This case study, produced by Health Innovation Forum in collaboration with orthopaedic surgeon Dr. Ken Hughes and project manager Cindy Roberts, examines how the Richmond Hospital staggers surgeries in a dedicated hip and knee unit to improve efficiency. — Produced as part of the 2008 program of the MUHC-ISAI .

The problem

The effort to reduce wait times for surgical procedures and clear the backlog for hip and knee replacement surgery in British Columbia involves initiatives at all stages, from first patient referral, to effective triaging, to completion, to postoperative rehabilitation. The goal cannot, however, be reached without a considerable increase in the number of surgeries performed.

The program

In 2004, the Richmond Hospital, a community hospital in the Vancouver Coastal Health Authority, created a high-quality, high-volume, low-cost model of “best practice” dedicated to hip and knee surgery. The Richmond Hospital’s multidisciplinary team looked for efficiencies in the use of operating room resources, the standardization of equipment, prostheses and supplies, the adequate preparation of patients, and the coordination of patient flow post surgery.

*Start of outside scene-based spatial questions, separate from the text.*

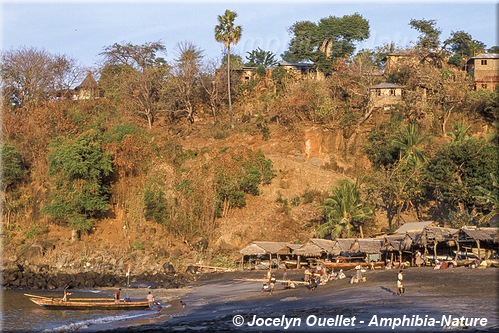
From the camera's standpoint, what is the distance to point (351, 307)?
2502cm

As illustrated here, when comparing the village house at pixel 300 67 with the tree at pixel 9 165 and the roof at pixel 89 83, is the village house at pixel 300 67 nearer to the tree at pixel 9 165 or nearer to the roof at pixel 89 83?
the roof at pixel 89 83

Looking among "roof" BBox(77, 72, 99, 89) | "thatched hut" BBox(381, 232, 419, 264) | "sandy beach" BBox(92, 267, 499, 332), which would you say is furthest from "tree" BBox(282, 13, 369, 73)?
"sandy beach" BBox(92, 267, 499, 332)

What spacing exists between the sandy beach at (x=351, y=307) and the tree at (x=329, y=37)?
122 ft

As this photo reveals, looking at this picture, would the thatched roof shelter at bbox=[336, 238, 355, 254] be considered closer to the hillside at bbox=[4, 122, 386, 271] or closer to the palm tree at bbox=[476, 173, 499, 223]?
the hillside at bbox=[4, 122, 386, 271]

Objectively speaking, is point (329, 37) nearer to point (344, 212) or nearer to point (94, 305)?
point (344, 212)

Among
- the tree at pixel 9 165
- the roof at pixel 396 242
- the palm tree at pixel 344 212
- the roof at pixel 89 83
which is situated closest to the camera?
the roof at pixel 396 242

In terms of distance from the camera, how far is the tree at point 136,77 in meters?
60.2

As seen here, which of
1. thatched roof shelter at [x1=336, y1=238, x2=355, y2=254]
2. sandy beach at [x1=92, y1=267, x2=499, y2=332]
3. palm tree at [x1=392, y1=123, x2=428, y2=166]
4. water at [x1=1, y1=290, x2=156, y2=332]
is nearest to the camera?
sandy beach at [x1=92, y1=267, x2=499, y2=332]

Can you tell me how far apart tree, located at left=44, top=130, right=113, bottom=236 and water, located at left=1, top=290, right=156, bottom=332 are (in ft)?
45.9

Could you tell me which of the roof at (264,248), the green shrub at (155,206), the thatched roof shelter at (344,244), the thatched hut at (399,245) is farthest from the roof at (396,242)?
the green shrub at (155,206)

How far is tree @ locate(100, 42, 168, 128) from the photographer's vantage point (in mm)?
60219

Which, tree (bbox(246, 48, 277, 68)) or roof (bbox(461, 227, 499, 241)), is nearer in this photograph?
roof (bbox(461, 227, 499, 241))

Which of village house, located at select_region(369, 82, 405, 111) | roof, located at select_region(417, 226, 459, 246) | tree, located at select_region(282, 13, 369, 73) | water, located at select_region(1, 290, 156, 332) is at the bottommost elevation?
water, located at select_region(1, 290, 156, 332)

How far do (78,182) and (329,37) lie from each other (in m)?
32.4
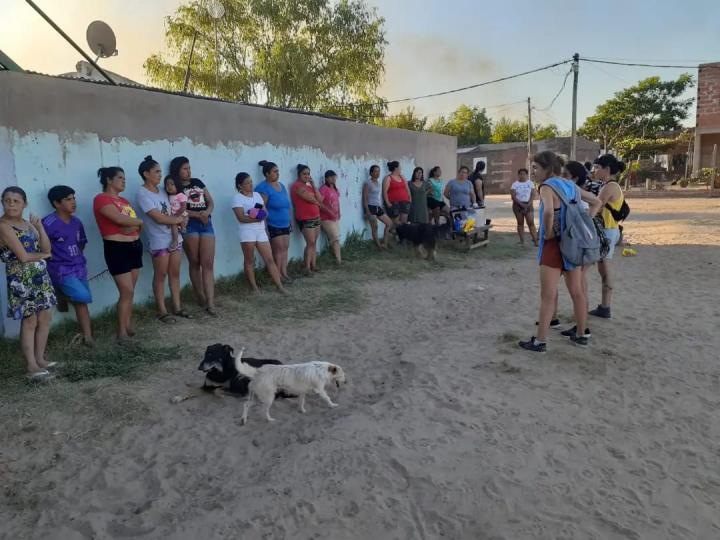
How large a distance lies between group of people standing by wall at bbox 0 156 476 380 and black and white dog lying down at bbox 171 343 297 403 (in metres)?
1.28

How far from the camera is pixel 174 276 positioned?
5.60 m

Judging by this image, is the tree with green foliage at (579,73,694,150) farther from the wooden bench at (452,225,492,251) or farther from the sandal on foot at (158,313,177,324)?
the sandal on foot at (158,313,177,324)

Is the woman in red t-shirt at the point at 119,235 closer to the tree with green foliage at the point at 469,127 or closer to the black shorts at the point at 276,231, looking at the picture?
the black shorts at the point at 276,231

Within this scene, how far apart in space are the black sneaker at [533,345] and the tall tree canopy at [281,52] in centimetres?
1771

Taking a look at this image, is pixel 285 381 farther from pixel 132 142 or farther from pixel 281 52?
pixel 281 52

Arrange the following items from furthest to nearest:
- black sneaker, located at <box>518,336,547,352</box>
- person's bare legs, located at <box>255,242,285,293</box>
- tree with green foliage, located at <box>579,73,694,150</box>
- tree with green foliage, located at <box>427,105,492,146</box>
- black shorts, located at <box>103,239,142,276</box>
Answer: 1. tree with green foliage, located at <box>427,105,492,146</box>
2. tree with green foliage, located at <box>579,73,694,150</box>
3. person's bare legs, located at <box>255,242,285,293</box>
4. black shorts, located at <box>103,239,142,276</box>
5. black sneaker, located at <box>518,336,547,352</box>

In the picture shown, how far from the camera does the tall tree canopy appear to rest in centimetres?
2005

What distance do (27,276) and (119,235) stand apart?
98cm

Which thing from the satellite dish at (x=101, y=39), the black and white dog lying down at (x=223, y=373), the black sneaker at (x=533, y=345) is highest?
the satellite dish at (x=101, y=39)

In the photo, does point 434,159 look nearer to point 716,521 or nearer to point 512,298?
point 512,298

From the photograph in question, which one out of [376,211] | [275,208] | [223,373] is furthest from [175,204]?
[376,211]

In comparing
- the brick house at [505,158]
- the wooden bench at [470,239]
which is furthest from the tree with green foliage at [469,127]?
the wooden bench at [470,239]

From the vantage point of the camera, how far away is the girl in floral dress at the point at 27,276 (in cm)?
386

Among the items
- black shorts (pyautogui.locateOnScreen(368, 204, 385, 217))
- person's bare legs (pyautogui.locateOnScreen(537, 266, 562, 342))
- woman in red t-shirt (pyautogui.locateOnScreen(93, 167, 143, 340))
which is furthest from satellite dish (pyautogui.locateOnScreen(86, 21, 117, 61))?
person's bare legs (pyautogui.locateOnScreen(537, 266, 562, 342))
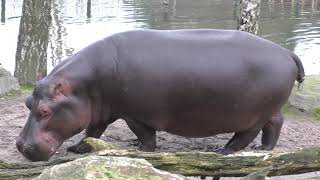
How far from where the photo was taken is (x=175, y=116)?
16.2 ft

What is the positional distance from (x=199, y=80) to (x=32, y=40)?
506 centimetres

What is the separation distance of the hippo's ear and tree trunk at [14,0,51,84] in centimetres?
457

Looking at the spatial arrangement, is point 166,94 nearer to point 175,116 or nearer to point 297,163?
point 175,116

Increased surgical efficiency started by staggering operation start times and schedules between two rooms, so surgeons could “swing” between rooms as their patients were ready. This, in addition to coordination with surgical units post-op, allowed operating teams to complete eight joint replacements or reconstructions per day instead of three. Surgical procedures and clinical practices were standardized, using one single type of prosthetic device, which made work smoother for nurses and allowed the hospital to negotiate better deals on bulk purchases. Together, these measures were able to increase operating room efficiency by 25% and enabled a 136% increase in completed cases. This contributed to bringing wait times for surgery down by 75%, from 20 months to five months. The two Richmond operating rooms are able to capitalize on the efficiencies that come with specialization similar to private surgical centres.

Patients who do not meet the criteria for the eight joint operating days are accommodated on other days when longer surgery times can be scheduled. This is also true for patients who require a different model of prosthesis than that which is available during an eight joint day.

Dedicated funding of $1.3 million from the provincial government, Provincial Health Services, the Vancouver Coastal Health Authority and the Richmond Hospital Foundation bought the project a full-time manager, equipment, research and evaluation tools, a newly-renovated operating room and new operating suite equipment.


While some of the ideas for efficiencies adopted by the Richmond Hospital were already in use at specialized orthopedic sites, the Richmond experiment demonstrates that they can be adapted to a community hospital. The model is now an entrenched part of the Richmond Hospital. The Richmond group distilled the innovations at their hospital into a toolkit called The Arthroplasty Plan (TAP) model. The toolkit is available to other surgical centres seeking to make more efficient use of existing resources.

The model was adopted by the University of British Columbia’s Centre for Surgical Innovation (CSI), which has a mandate and $25 million in provincial funding to help clear the province’s backlog in hip and knee replacement surgery by fast-tracking low-risk patients from across the province who have been on a waiting list for more than 26 weeks. The CSI has four dedicated operating rooms and 38 inpatient beds, and aims to perform 1,600 surgeries a year. About 25 orthopedic surgeons provide service at the centre.

Potential for expansion

Reduced wait times cannot be achieved through operating room efficiencies alone. A complementary project, the Osteoarthritis Service Integration System (OASIS), has been initiated by Vancouver Coastal Health to fill some of the important gaps in care for patients with osteoarthritis by better coordinating primary care, community care, home care and hospital care. From the time the decision to proceed with surgery is made, a multidisciplinary team becomes involved in preparing the patients and planning for postoperative rehabilitation. One important aim is to reduce declines in health among patients waiting for surgery and those who are not surgical candidates.

Many of the efficiencies realized in this project translated to and benefited other surgical services, who also saw faster turnover times as efficiencies in case cart turnover, porter availability, OR cleaning and other functions were addressed. By addressing bottlenecks in the patient flow process, delays in preparing patients for the OR or transferring them from the OR to the PACU unit to the surgical floor were reduced.